### YOUR INSTRUCTIONS
Repeat every entry word for word, skipping the pictures.

[DATA IN THIS EXERCISE — start]

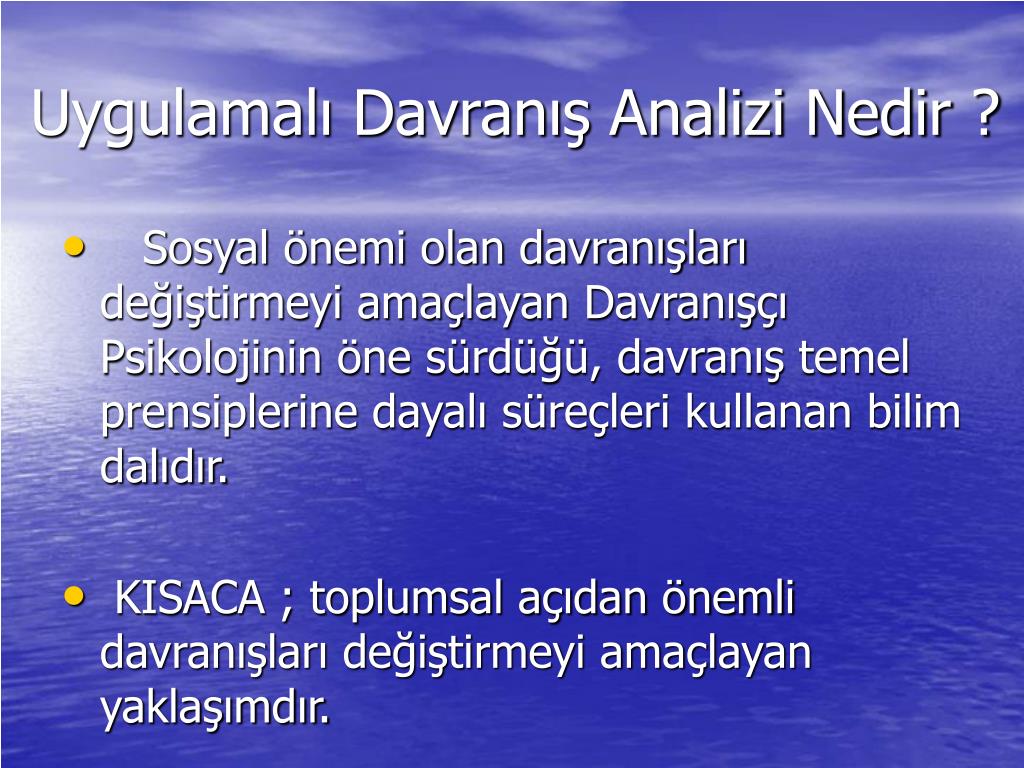 Uygulamalı Davranış Analizi Nedir ?

• Sosyal önemi olan davranışları değiştirmeyi amaçlayan Davranışçı Psikolojinin öne sürdüğü, davranış temel prensiplerine dayalı süreçleri kullanan bilim dalıdır.

• KISACA ; toplumsal açıdan önemli davranışları değiştirmeyi amaçlayan yaklaşımdır.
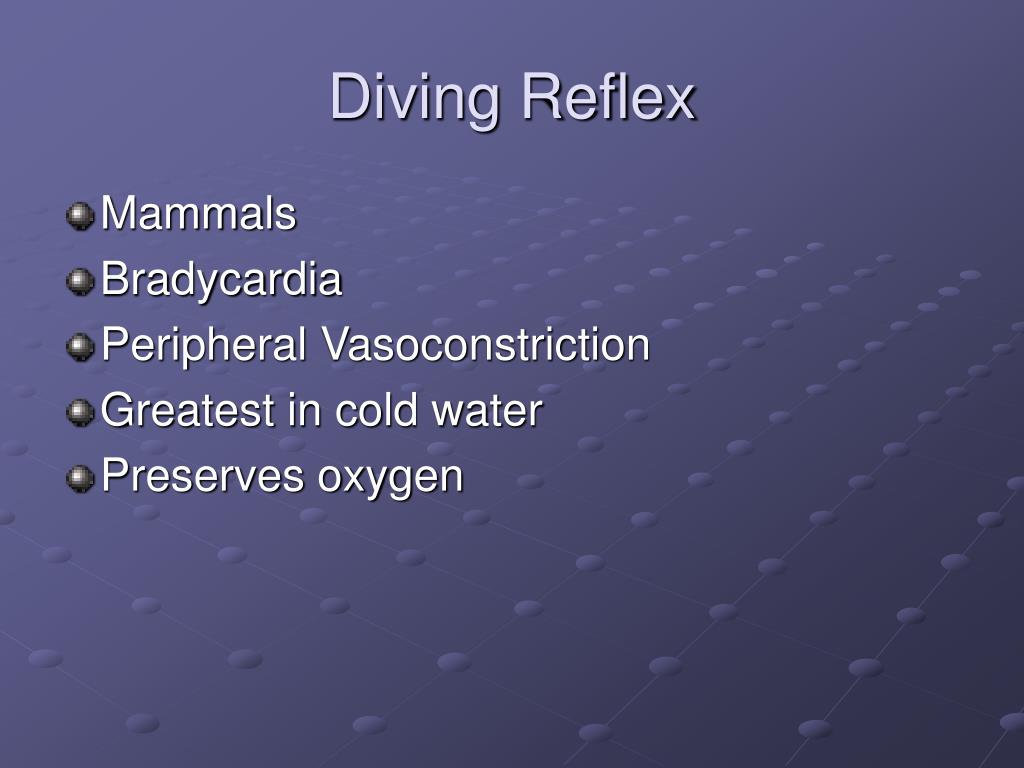 Diving Reflex

Mammals
Bradycardia
Peripheral Vasoconstriction
Greatest in cold water
Preserves oxygen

[DATA IN THIS EXERCISE — finish]

### ANSWER SPACE
 Uygulamalı Davranış Analizi Nedir ?

• Sosyal önemi olan davranışları değiştirmeyi amaçlayan Davranışçı Psikolojinin öne sürdüğü, davranış temel prensiplerine dayalı süreçleri kullanan bilim dalıdır.

• KISACA ; toplumsal açıdan önemli davranışları değiştirmeyi amaçlayan yaklaşımdır.
 Diving Reflex

Mammals
Bradycardia
Peripheral Vasoconstriction
Greatest in cold water
Preserves oxygen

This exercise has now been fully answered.